2026年3月18日

「雨が降る前になると、昔骨折した場所や膝の関節が痛む……」。そんな不調に悩んでいませんか? かつては気のせいだと言われがちでしたが、現在では気圧の変化が自律神経や痛みのセンサーに影響を与える「天気痛(気象病)」として医学的にも証明されています。我慢するしかないと思われがちですが、血流を改善し自律神経を整えることで痛みを和らげることが可能です。本記事では、天気痛が起こるメカニズムと、リハビリテーションの視点を取り入れた対策方法を解説します。

「台風が近づいてくると膝が痛む」「雨の日は昔の手術の傷跡がうずく」「梅雨の時期は首や肩が鉛のように重い」。
整形外科の診察室では、天候の変化に伴うこのような訴えを非常に多く耳にします。

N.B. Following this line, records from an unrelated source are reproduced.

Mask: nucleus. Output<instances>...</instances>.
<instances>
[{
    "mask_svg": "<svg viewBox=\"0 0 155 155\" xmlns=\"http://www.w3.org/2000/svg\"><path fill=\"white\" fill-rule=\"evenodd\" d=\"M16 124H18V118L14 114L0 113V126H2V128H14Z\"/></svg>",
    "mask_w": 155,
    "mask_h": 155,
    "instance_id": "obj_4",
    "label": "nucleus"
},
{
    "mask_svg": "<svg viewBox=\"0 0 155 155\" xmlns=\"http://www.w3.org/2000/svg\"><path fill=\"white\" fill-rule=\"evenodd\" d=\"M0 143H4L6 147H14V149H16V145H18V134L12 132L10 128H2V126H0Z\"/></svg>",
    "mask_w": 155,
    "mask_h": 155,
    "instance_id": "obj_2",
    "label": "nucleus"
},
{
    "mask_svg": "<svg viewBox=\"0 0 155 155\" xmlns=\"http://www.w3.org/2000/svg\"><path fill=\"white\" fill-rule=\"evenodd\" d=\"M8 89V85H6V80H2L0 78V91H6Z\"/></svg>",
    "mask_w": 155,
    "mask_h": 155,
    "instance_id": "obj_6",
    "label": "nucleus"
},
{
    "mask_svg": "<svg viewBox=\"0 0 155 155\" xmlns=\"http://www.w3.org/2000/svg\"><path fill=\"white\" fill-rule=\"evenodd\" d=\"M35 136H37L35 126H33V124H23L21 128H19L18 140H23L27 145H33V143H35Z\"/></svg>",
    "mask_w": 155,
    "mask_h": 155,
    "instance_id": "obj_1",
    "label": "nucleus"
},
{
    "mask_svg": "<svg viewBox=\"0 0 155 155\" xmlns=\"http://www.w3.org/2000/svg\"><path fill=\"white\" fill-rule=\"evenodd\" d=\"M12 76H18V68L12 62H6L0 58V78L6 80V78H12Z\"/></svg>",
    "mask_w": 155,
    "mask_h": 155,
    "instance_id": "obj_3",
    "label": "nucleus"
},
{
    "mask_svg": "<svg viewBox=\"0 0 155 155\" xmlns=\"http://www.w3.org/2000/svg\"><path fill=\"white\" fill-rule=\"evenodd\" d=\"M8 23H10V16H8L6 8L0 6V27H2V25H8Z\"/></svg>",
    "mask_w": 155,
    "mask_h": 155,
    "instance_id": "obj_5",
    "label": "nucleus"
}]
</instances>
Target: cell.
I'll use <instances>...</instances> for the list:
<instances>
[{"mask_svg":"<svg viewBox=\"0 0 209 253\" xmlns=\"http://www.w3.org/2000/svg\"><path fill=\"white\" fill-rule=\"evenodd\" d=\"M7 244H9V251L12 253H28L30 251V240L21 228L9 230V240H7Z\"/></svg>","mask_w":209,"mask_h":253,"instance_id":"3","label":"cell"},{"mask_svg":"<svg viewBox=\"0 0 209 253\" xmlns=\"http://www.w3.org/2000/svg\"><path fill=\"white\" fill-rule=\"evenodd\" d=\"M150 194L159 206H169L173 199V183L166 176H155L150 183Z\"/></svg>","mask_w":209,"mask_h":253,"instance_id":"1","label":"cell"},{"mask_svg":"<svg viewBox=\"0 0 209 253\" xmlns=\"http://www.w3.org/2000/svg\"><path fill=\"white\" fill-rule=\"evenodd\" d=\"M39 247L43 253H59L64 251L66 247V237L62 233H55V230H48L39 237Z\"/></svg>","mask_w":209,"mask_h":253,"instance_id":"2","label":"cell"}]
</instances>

一昔前までは「ただの気のせい」「気持ちの問題」として片付けられてしまうこともありましたが、近年の医学研究により、天候(とくに気圧の変化)が人間の体に物理的な影響を与え、痛みを引き起こすことが科学的に証明されています。
このように、気象の変化によって持病が悪化したり、痛みが出現したりする症状は「天気痛(気象病)」と呼ばれ、日本でも多くの方がこの症状に悩まされていると言われています。

天気が崩れる前には、大気をつつむ「気圧」が低下します。この気圧の変化を、私たちの体は耳の奥にある「内耳(ないじ)」という器官にあるセンサーで敏感にキャッチしています。
内耳のセンサーが「気圧が下がった!」と脳に異常な信号を送ると、体をコントロールしている「自律神経(交感神経と副交感神経)」のバランスが大きく乱れます。
とくに、体を緊張させる「交感神経」が過剰に興奮してしまうと、血管がギュッと細く縮み、全身の血行が悪くなります。血流が滞ると、筋肉にしこりができたり、痛みの原因となる物質(発痛物質)が血液中に滞留したりするため、神経が刺激されて痛みを感じやすくなってしまうのです。